Par 28 septembre 2021octobre 29th, 2021Aucun commentaire

Journées d’Avignon de la FNCC. A l’occasion du 10e anniversaire de la convention qui les lie, l’Association des maires ruraux de France (AMRF) et la FNCC organisaient un débat, le 17 juillet, autour des politiques culturelles rurales. Un débat marqué par l’une des spécificités des communes rurales : l’action culturelle y est le plus souvent directement portée par les maires, ici par Yvan Lubraneski, maire des Molières (Essonne), Jessie Orvain, maire d’Isigny-le-Buat (Manche), Yves Dumoulin, maire de Fareins (Ain) et Fanny Lacroix, maire de Châtel-en-Trièves (Isère) – aux côtés d’Yves Lecoq, maire-adjoint à Arbois (Jura). Objectif de la rencontre : mettre en valeur les initiatives culturelles des communes rurales et dégager des pistes de travail communes pour l’AMRF et la FNCC. Résultat de la rencontre : l’identification de quelques nouvelles coordonnées pour l’action politique culturelle. Echos.

La conclusion apportée au débat par le président de la FNCC était aussi à la source de la thématique choisie, “Vers un nouvel essor des politiques culturelles rurales”, avec cette nuance : l’action des élu.e.s ruraux peut contribuer à un nouvel essor des politiques culturelles en général. Frédéric Hocquard : « Quand on tente un pas de côté, on voit les choses de manière différente. C’est ce que nous apporte le dialogue avec l’AMRF : avec vous, nous parvenons à modifier notre appréhension des problématiques culturelles. »

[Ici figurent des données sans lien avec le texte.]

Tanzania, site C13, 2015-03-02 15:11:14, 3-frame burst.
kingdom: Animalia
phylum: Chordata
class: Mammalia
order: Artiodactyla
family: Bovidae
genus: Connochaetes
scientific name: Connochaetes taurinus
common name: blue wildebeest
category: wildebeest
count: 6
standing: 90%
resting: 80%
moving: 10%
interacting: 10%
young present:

L’esprit des colonies de vacances. Et en effet, une problématique très particulière, a priori assez éloignée des considérations habituelles sur les enjeux culturels et paradoxalement soulevée par une élue d’une commune francilienne, donc très fortement urbanisée – May Bouhada, maire-adjointe à Fontenay-sous-Bois –, a illustré l’esprit général des propos tenus lors de cette rencontre : « Il serait intéressant d’initier une politique autour des colonies de vacances pour contribuer à sortir les enfants de leurs quartiers. »

La crise sanitaire a de fait souligné et accentué l’enfermement des jeunes dans les quartiers des banlieues, et rappelé la pratique aujourd’hui désuète, des colonies de vacances. En quoi serait-ce là un enjeu culturel ? En ce que les colonies de vacances posent la question des rapports entre territoires urbains et ruraux, soulèvent celle de la pertinence d’une approche transversale de la culture (sport, santé, social, culture), et celle encore de l’importance du tissu associatif, notamment celui de l’éducation populaire. Autres dimensions potentiellement culturelles des colonies de vacances, l’aménagement du territoire, le rôle des intercommunalités et, plus largement, de la coopération territoriale ainsi que la charge, qui est en même temps un atout, du patrimoine foncier et historique dont disposent les territoires ruraux, etc.

L’a priori est en effet persistant : le spectacle pour la ville, le décor pour les campagnes… C’est en s’appuyant sur le patrimoine qu’on peut arriver à développer d’autres formes artistiques, à sortir des clichés pour bâtir des itinéraires culturels. Yvan Lubraneski

Nous considérons l’EPCI comme une coopérative de communes mise au service de chacune d’elles et non agissant au-dessus d’elles. Jessie Orvain

« La crise sanitaire nous rappelle d’anciennes solutions, depuis abandonnées », reconnaît Yves Lecoq. La disparition des colonies de vacances relève d’un phénomène national. « Restent les bâtiments, vides. Que fait-on de ces friches ? Voilà une importante problématique d’aménagement du territoire », s’interroge depuis l’auditoire Fanny Lacroix. « Le sujet est d’importance. Une reconversion est réellement à travailler. Peut-être même y a-t-il là une interpellation à faire… », s’interroge Frédéric Hocquard. Pour sa part, faisant le lien avec le patrimoine, Yves Dumoulin évoque le projet qu’il porte en tant que maire mais aussi que vice-président en charge de la culture (et de l’économie) de l’intercommunalité, de transformer un château, anciennement lieu d’accueil de colonies de vacances parisiennes, en centre culturel européen pour enfants.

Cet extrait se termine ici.